Fed chair Jerome Powell described the economy and job growth as “a bit stronger than we anticipated” and inflation “somewhat weaker”.
“Employment gains are strong enough to dispel any immediate concerns over the health of the economy, while wage gains are not strong enough to force the Federal Reserve’s hand to tighten the policy stance,” said Harm Bandholz, chief US economist at UniCredit Research in New York.
Nonfarm payrolls increased by 263,000 jobs last month, amid gains in hiring nearly across all sectors.
The economy created 16,000 more jobs in February and March than previously reported. Economists polled by Reuters had forecast nonfarm payrolls rising by 185,000 jobs last month.

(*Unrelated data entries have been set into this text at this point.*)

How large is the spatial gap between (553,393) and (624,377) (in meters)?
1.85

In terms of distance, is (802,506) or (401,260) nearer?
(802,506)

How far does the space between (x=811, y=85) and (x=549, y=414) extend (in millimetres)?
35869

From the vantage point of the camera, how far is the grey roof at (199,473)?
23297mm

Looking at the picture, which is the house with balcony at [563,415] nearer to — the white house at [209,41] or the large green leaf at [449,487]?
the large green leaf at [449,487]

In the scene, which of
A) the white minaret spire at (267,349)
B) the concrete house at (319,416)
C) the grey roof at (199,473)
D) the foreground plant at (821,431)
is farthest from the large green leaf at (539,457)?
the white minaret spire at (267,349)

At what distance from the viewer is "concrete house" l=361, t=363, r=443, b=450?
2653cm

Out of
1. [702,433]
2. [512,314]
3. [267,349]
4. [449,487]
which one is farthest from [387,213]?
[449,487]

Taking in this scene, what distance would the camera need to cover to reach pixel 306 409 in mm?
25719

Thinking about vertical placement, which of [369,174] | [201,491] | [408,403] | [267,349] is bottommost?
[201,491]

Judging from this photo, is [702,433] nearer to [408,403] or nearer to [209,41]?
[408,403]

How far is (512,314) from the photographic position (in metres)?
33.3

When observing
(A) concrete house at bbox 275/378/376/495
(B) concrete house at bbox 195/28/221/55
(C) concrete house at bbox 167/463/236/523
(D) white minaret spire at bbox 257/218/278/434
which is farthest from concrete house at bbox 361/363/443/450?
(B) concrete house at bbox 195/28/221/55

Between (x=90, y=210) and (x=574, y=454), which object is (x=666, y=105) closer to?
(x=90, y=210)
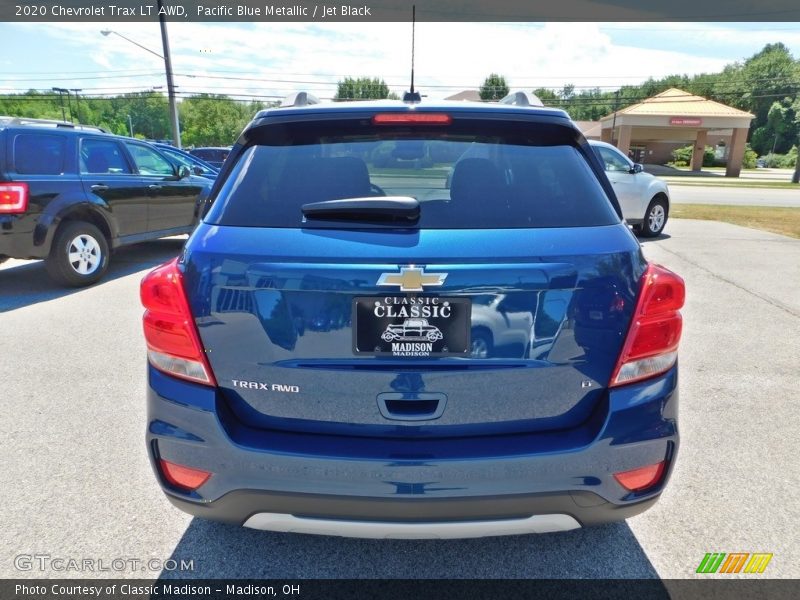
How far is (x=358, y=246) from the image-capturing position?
68.2 inches

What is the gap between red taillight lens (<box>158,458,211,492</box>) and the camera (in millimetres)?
1848

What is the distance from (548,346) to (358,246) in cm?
70

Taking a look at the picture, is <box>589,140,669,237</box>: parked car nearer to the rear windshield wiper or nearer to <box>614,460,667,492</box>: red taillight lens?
<box>614,460,667,492</box>: red taillight lens

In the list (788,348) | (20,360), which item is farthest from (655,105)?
(20,360)

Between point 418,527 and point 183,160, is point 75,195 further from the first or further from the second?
point 418,527

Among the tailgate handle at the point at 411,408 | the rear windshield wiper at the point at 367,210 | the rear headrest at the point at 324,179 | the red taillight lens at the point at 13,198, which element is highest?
the rear headrest at the point at 324,179

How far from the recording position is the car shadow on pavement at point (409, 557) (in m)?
2.22

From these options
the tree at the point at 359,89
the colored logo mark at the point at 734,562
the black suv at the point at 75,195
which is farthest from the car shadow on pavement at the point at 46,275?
the tree at the point at 359,89

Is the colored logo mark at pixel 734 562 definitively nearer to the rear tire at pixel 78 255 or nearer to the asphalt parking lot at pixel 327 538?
the asphalt parking lot at pixel 327 538

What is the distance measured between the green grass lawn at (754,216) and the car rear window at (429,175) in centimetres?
1226

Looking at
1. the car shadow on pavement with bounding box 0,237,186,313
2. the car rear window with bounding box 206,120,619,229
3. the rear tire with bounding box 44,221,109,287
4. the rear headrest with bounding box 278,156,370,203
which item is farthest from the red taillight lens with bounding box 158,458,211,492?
the rear tire with bounding box 44,221,109,287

The strong economy, especially the labour market, could boost president Donald Trump’s re-election hopes next year. Mr Trump has touted the economy as being one of the big wins of his first term in office.
The economy will celebrate 10 years of expansion in July, the longest on record. Job growth is well above the roughly 100,000 needed per month to keep up with growth in the working-age population. The second month of strong job growth was further evidence that February’s paltry 56,000 increase in jobs was an aberration.
It also effectively put to rest concerns about a recession and diminished expectations of an interest rate cut this year that had been fanned by a brief inversion of the US treasury yield curve in March.
Hiring remains strong, despite anecdotal evidence of worker shortages in the transportation, manufacturing and construction industries, suggesting there is still some spare capacity in the labor market. Steadily rising wages have on balance been keeping workers in the labour force and drawing back those who had dropped out.
Though wage growth is not strong enough to drive up inflation, it is seen sufficient to underpin economic growth as the stimulus from last year’s $1.5 trillion (€1.3 trillion) tax cut wanes.
The economy grew at a 3.2 per cent annualised rate in the first quarter, driven by a surge in exports and inventories, quickening from the October-December period’s 2.2 per cent pace. The dollar dipped versus a basket of currencies after the employment report, while US treasury yields were marginally lower.